As we see Malfoy teaming up Voldemort and his band of nasties, it helps to highlight the positive choices that Harry Potter makes as he struggles against the dark wizard. Like foil, Malfoy helps Potter to shine.
Shakespeare's play Julius Caesar sees our pal Will showing off his mastery of literary devices. In the play, the character Brutus has not one, but two character foils: Cassius and Mark Antony.
While both Brutus and Cassius conspire to kill Caesar, Cassius is more likely to employ tricks and lean on ambition. Brutus, however, is motivated by his allegiance to the state. With the foil character of Antony, we see how his ambition, deception, and treachery differ to the honesty and naiveté of Brutus.
Shakey-P is at it again. This time, we see Banquo serving as a foil for Macbeth. Macbeth's predicted to be king, while Banquo's predicted to spawn many kings – which means his heirs will become kings.
Macbeth, blinded by ambition, murders his way to the crown, then continues his bloodbath to stay seated on the throne. Banquo wants to have his heirs rule Scotland but – unlike Macbeth – doesn't set out on a killing spree to make it happen. In the process, he makes Macbeth look pretty nasty.
Retaining his title as King of the Foil, it's William Shakespeare. In his hit play Romeo and Juliet, he throws Romeo's BFF Mercutio into the mix as a spicy foil for Romeo himself.

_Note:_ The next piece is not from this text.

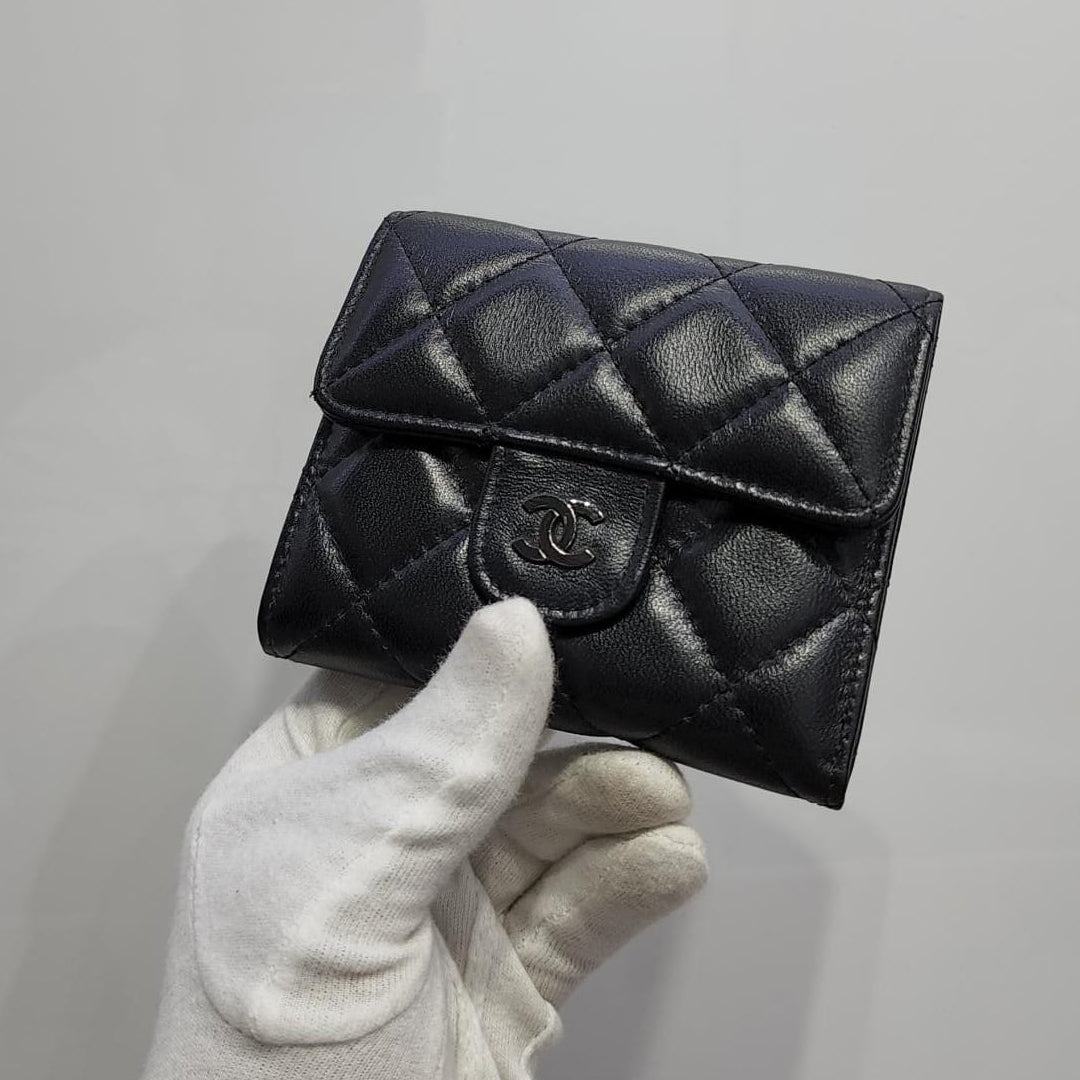 chanel wallet black caviar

Mercutio is a character that likes to poke fun at love. Instead, Mercutio's more of a rational mind that loves logic and generally being sensible. Which sets this total square up in opposition to the lovestruck Romeo, highlighting just how romantic he is.
In another case of positioning best friends as foils, Sir Arthur Conan Doyle uses Sherlock Holmes' loyal sidekick Dr. John Watson as a secondary character to draw even more attention to the world's finest detective.
As Sherlock Holmes explains his thinking about mind-bending cases to Watson, it helps the reader (or viewer) get a sense of what's going on – highlighting Holmes' unparalleled genius.
Most foil definitions usually talk about foil characters. But Emily Brontë tears up the rulebook in Wuthering Heights, using an object as a foil rather than a character. Wild!
Wuthering Heights is a grey, depressing, dilapidated estate. Its neighbouring estate Thrushcross Grange is, by contrast, a sophisticated, resplendent property that basks in sunshine. Using it as a foil emphasises the darkness that hangs over Wuthering Heights.